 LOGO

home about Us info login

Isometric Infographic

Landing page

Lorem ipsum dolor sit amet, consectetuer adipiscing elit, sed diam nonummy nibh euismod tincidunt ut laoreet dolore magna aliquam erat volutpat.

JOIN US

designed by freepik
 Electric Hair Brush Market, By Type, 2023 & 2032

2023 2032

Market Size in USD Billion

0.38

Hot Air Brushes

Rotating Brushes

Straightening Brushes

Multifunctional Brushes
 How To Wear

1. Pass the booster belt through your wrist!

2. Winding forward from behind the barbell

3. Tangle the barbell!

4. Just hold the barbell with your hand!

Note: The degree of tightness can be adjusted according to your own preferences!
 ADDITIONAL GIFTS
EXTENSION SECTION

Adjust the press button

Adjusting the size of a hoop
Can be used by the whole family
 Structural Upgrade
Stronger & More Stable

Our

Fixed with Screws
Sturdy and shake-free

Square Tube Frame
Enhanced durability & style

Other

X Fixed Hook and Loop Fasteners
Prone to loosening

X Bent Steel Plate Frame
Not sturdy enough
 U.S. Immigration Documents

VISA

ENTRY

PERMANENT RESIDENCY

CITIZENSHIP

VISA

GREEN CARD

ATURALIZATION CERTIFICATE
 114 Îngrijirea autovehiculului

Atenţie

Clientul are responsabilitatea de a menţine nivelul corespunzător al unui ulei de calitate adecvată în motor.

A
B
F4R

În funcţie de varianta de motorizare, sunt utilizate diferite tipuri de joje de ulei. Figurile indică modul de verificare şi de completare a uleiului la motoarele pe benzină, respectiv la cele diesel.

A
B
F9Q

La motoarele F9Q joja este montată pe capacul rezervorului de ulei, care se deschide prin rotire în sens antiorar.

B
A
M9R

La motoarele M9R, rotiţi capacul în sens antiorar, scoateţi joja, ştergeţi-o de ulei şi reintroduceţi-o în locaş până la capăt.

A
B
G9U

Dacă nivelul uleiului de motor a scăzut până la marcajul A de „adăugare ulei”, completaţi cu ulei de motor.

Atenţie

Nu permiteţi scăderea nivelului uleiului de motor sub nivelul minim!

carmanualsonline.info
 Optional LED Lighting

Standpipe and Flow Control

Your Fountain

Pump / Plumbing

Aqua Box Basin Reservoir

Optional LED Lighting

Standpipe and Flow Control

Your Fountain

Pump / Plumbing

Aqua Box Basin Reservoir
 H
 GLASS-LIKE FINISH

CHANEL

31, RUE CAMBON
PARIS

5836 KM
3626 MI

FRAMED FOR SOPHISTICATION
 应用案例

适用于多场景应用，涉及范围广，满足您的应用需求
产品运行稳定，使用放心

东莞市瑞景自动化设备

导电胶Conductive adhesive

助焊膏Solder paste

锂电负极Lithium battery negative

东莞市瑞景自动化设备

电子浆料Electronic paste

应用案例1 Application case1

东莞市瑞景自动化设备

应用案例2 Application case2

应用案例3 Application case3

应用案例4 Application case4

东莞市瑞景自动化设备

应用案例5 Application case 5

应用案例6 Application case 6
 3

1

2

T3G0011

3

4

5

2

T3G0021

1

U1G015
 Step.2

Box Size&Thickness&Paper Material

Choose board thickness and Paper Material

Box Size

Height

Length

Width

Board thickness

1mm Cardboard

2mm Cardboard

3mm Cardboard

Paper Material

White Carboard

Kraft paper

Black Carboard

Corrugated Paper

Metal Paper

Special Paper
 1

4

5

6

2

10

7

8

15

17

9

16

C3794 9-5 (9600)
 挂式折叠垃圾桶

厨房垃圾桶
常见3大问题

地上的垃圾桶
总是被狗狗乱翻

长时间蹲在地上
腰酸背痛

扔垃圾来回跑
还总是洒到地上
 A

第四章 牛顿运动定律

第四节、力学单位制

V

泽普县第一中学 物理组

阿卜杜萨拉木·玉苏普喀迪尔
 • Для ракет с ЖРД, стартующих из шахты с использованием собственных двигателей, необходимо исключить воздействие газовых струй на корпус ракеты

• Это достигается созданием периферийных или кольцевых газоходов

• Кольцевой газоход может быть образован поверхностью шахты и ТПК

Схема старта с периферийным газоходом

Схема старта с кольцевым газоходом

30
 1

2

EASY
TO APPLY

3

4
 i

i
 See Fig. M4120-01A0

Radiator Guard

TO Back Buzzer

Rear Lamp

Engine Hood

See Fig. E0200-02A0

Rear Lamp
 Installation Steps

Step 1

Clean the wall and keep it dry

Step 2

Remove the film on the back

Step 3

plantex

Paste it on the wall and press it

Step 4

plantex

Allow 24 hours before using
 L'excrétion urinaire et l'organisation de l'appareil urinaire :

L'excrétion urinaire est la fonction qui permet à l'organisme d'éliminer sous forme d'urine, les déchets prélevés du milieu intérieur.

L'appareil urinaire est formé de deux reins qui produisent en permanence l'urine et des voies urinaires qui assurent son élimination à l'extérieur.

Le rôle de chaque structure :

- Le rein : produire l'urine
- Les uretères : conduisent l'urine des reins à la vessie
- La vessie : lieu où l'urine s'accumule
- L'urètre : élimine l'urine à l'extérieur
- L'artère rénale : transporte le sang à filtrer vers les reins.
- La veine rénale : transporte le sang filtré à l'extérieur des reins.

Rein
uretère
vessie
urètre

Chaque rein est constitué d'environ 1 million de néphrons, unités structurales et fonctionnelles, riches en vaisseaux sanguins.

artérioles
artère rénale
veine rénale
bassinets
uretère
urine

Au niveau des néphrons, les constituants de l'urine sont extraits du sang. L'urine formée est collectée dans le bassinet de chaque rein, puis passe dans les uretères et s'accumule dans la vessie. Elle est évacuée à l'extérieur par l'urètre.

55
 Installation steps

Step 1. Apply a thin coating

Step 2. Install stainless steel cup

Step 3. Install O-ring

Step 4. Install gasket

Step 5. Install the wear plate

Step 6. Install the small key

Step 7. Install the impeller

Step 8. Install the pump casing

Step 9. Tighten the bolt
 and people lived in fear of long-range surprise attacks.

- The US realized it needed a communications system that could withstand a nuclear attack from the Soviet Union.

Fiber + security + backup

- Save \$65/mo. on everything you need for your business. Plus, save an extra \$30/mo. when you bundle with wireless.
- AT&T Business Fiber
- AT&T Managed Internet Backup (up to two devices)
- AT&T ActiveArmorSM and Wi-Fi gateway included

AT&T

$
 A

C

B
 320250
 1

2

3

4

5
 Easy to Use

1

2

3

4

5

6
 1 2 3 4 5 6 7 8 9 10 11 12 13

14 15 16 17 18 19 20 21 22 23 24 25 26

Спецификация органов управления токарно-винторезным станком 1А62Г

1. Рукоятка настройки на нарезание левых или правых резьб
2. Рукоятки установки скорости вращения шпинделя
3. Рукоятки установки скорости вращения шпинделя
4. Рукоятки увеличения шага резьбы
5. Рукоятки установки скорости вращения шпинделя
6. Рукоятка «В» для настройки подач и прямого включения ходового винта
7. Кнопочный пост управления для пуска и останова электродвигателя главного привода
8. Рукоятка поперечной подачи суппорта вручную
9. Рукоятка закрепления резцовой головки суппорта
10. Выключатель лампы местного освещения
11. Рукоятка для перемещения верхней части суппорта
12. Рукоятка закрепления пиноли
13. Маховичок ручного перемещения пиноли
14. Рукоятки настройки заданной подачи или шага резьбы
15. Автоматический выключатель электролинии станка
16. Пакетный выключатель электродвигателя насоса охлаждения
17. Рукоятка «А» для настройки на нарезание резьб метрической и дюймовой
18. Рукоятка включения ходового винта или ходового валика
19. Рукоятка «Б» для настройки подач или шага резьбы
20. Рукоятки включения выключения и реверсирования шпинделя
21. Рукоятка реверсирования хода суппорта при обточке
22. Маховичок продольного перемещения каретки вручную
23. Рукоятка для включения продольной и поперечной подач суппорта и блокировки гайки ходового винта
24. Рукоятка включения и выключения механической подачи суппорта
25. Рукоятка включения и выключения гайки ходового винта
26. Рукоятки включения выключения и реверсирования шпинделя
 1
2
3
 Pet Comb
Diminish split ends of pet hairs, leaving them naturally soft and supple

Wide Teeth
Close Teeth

# # # # # # #

PROBLEM TO WORK ON: Which lines of the records above hold the word "электродвигателя"? Copy each one out.

SOLUTION TO THE PROBLEM:
7. Кнопочный пост управления для пуска и останова электродвигателя главного привода
16. Пакетный выключатель электродвигателя насоса охлаждения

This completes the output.